Top of Exercise passage
The attorneys' fees claimed by Defendant relates to the period from October 16, 2006 to December 19, 2007. Defendant seeks an additional Three Thousand, Two Hundred Sixty-Eight Dollars and twenty-five cents ($3,268.25) for fees incurred through and until January 14, 2007.
Before addressing the amount to which Defendant may be entitled, the Court first turns to resolve the threshold issue of liability. See FED. R. CIV. P. 54(d)(2)(C) (2007).
I. PLAINTIFFS' OBLIGATION TO PAY DEFENDANT'S FEES
Absent statutory authorization or contractual agreement, parties to a lawsuit remain responsible for their attorneys' fees. Lee v. Investors Title Co., 241 S.W.3d 366, 367, 368 (Mo.Ct.App. 2007). See Turner v. Shalberg, 70 S.W.3d 653, 660 (Mo.Ct.App. 2002) ("If a contract authorizes the payment of attorney's fees in the enforcement of a contract provision, `the trial court must award them to the prevailing party.'") (quoting Howe v. ALD Servs., Inc., 941 S.W.2d 645, 652 (Mo.Ct.App. 1997)). Accord, e.g., Parks v. MBNA America Bank, 204 S.W.3d 305, 312 (Mo.Ct.App. 2006); Hoag v. McBride Son Inv. Co., Inc., 967 S.W.2d 157, 175 (Mo.Ct.App. 1998).
Bottom of Exercise passage
### Work instruction
State whether each statement agrees with the passage on attorneys' fees, giving yes or no and quoting the words of the passage that decide it: (a) The fees Defendant claims relate to the period from October 16, 2006 to December 19, 2007. (b) The Court settles the amount of fees before it takes up the question of liability. (c) Without statutory authorization or contractual agreement, parties to a lawsuit remain responsible for their own attorneys' fees.
Top of Supplied entries
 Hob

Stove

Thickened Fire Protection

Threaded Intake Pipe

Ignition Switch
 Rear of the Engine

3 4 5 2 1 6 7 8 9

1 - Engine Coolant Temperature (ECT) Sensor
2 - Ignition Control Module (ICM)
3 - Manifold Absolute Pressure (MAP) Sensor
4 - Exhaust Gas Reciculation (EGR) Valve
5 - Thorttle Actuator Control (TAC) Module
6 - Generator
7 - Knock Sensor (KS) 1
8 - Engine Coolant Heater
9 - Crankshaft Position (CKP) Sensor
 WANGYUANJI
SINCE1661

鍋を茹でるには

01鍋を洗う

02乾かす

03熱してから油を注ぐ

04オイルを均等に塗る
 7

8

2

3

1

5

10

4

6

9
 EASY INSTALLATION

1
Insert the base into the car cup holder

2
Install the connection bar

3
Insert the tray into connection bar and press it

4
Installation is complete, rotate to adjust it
Bottom of Supplied entries
Top of Supplied entries
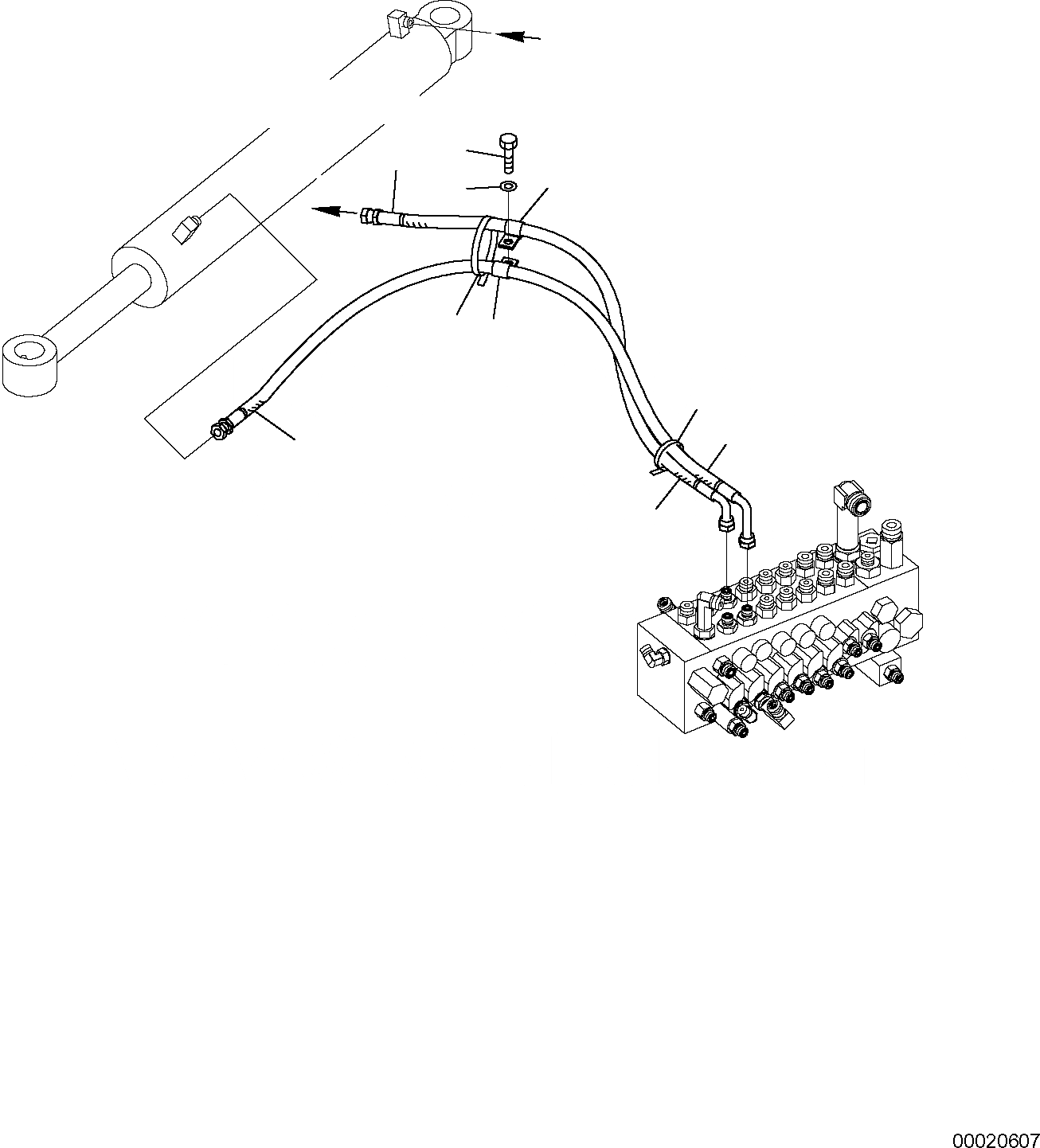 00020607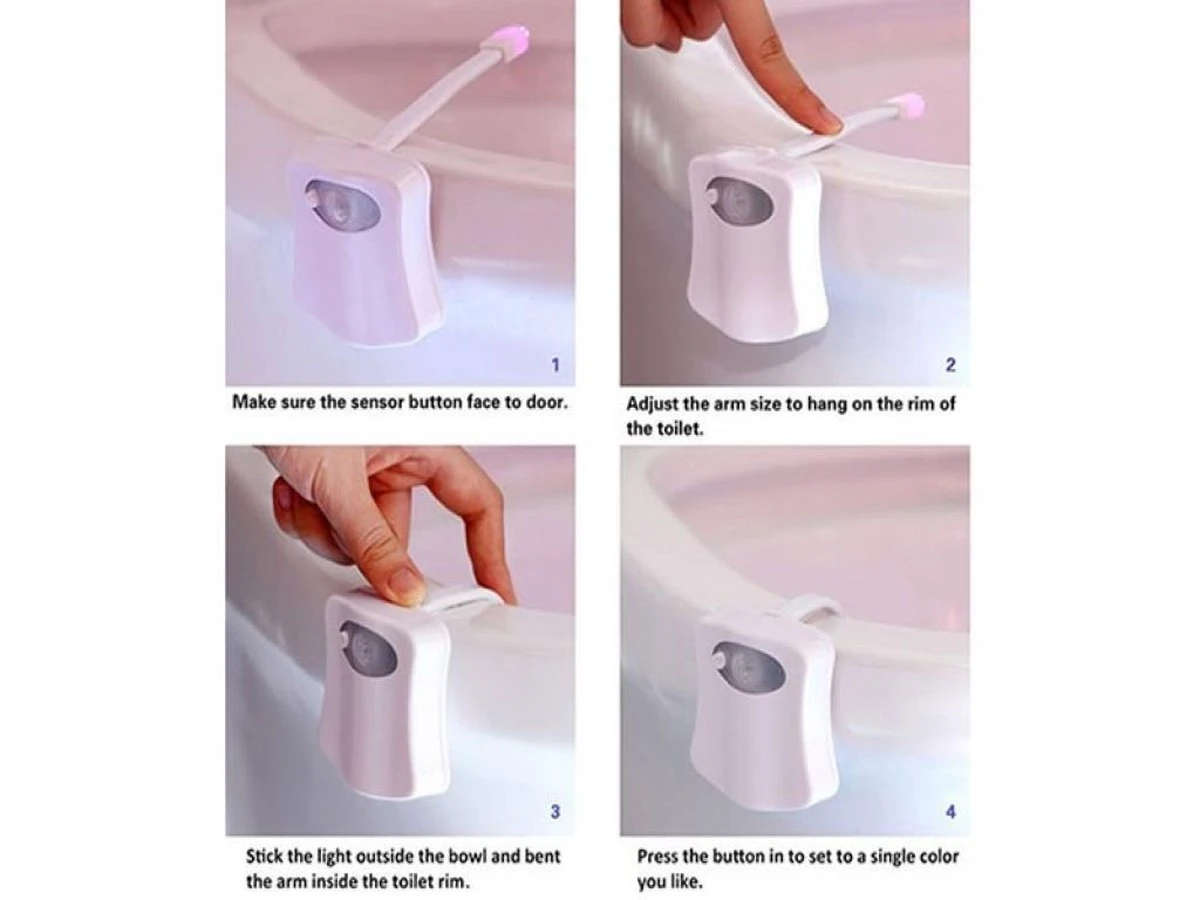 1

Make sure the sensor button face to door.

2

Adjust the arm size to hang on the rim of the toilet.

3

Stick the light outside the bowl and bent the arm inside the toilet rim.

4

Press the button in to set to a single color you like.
Bottom of Supplied entries
Top of Supplied entries
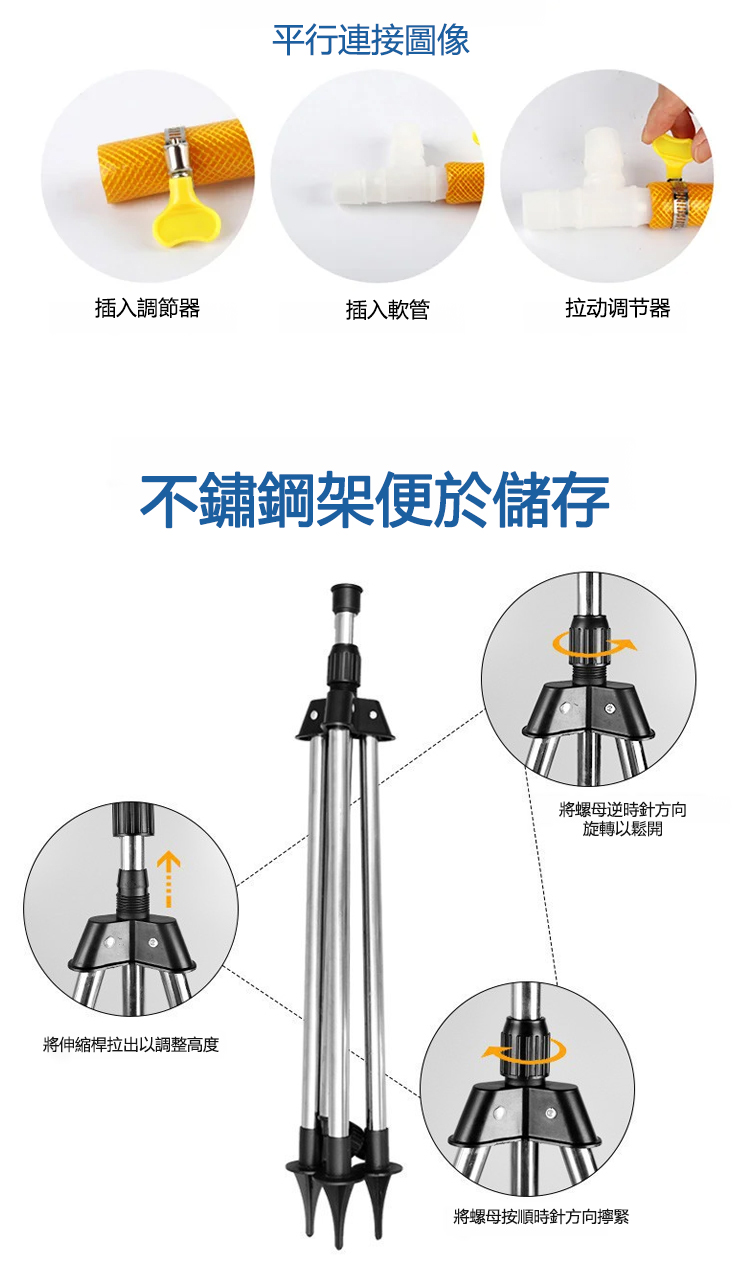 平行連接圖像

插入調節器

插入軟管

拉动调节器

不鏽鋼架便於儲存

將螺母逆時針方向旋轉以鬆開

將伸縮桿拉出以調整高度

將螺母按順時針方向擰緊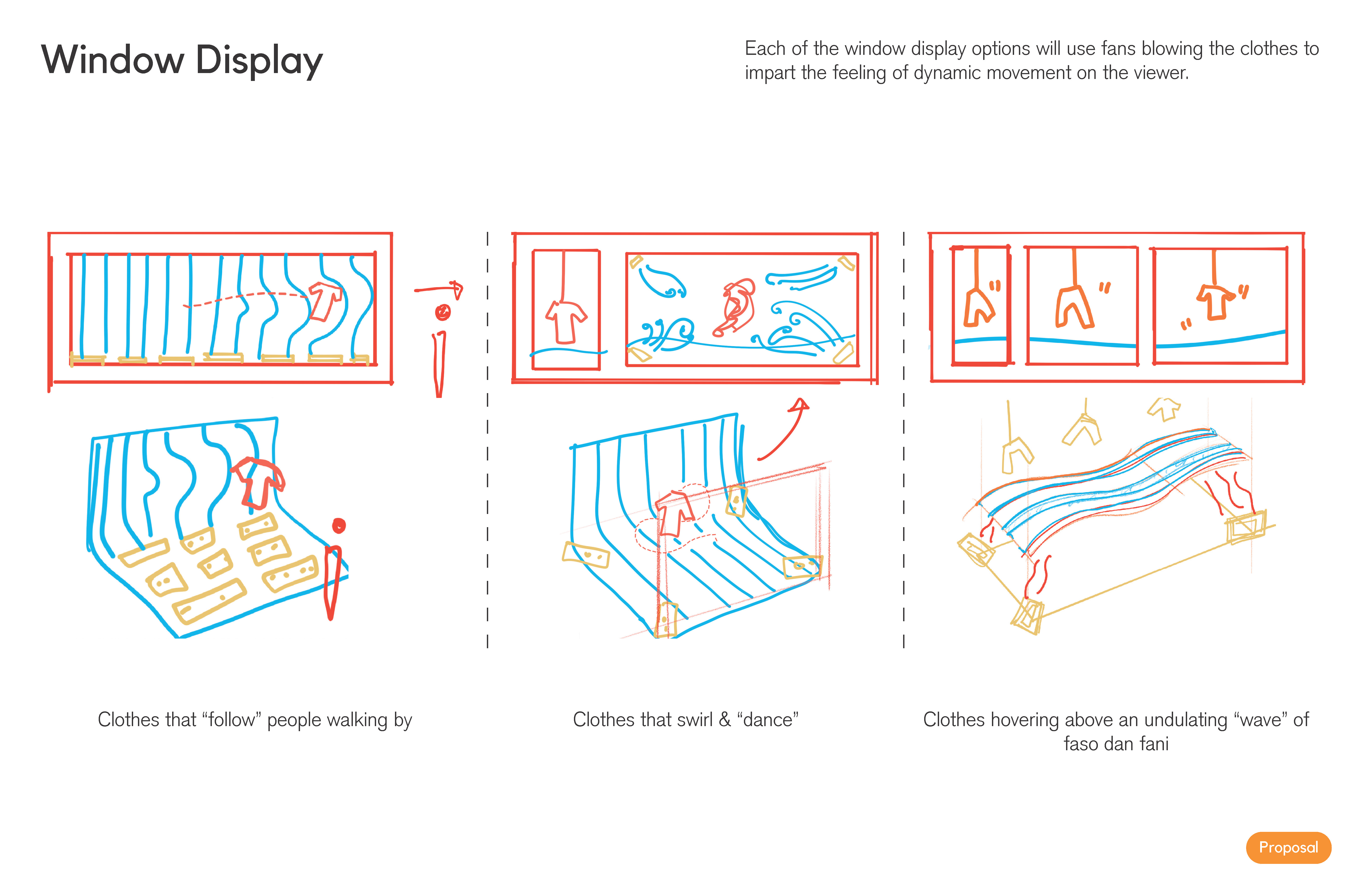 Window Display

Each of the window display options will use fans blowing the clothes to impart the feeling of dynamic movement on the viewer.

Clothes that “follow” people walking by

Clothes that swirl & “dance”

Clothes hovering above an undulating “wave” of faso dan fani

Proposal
Bottom of Supplied entries
### Completed exercise
(a) Yes: "The attorneys' fees claimed by Defendant relates to the period from October 16, 2006 to December 19, 2007."
(b) No: "Before addressing the amount to which Defendant may be entitled, the Court first turns to resolve the threshold issue of liability."
(c) Yes: "Absent statutory authorization or contractual agreement, parties to a lawsuit remain responsible for their attorneys' fees."